@labmousin inquired: the water's nice!
Midnight Swim - Accepting
The ridge of her nosecrest rises up and out of the water first, breaking the surface without changing the way the darkness lands across the waves, a natural sort of camouflage for how little she needs. First, she exhales, emptying air filtered through and into her lungs from her bloodstream, replaces the buoyant material with a fresh inhale, nostrils flaring wide, so little of her needing to lift out of the water to achieve the effect.
The air is cold, colder than it had been, inland. Summer is still hanging on, but the sea holds onto that coolness, and the change of the seasons is felt first out here, over the sea, in the night.

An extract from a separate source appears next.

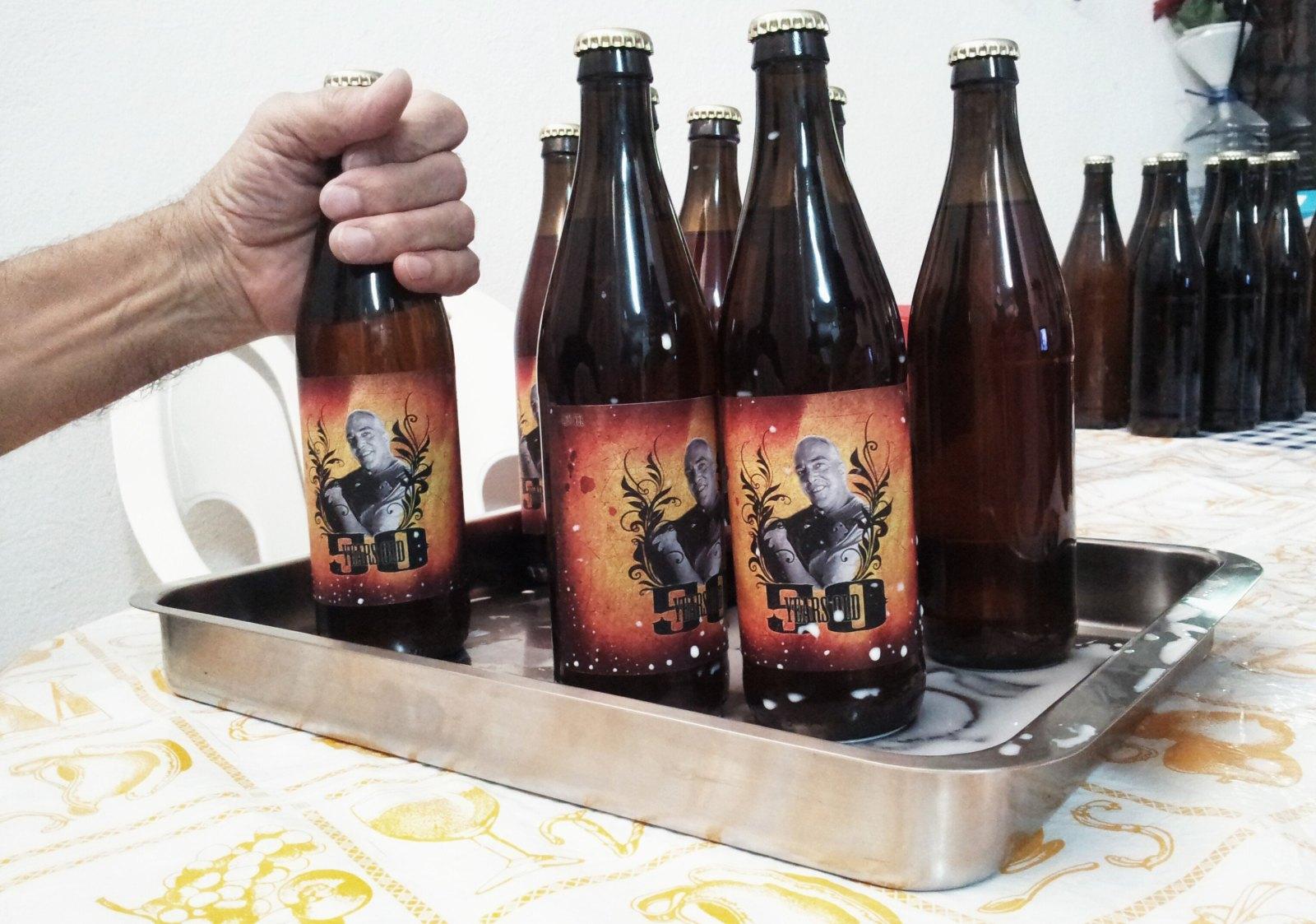Etiquetando Botellas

Not in the water, though. It's both the warmest and the coolest that Miranda has been since her last submersion, like relaxing back and into herself, into the perfect temperature to swaddle her body, the temperature that never really changes. Doesn't have the change. Might make incremental switches, but she's never been very privy to that, and it's always so much less than what the land does to her. So much less than what she has to endure, and it greets her like an old friend, sinks into her bones to ferry her away for her.
She can hear the presence on the shore. They're loud, and that's before they start splashing in, sending little ripples and more sounds, sounds that excite Miranda's brain, a little mechanism inside her head set off by just the right pattern of touches, just the right pattern of triggers.
Miranda lifts her head. Not much, not enough for the landfolk to even fully recognize as such, just enough to get her brow out of the water and her eyes peeking above the waves. The moonlight is dancing down, bright and electric on the waves, sparkling like a spawning lashing the waters. It does everything to illuminate the figure in the shallows, so bright against Miranda's eyes, so stark and clean and white, reflecting all that light back like a beacon.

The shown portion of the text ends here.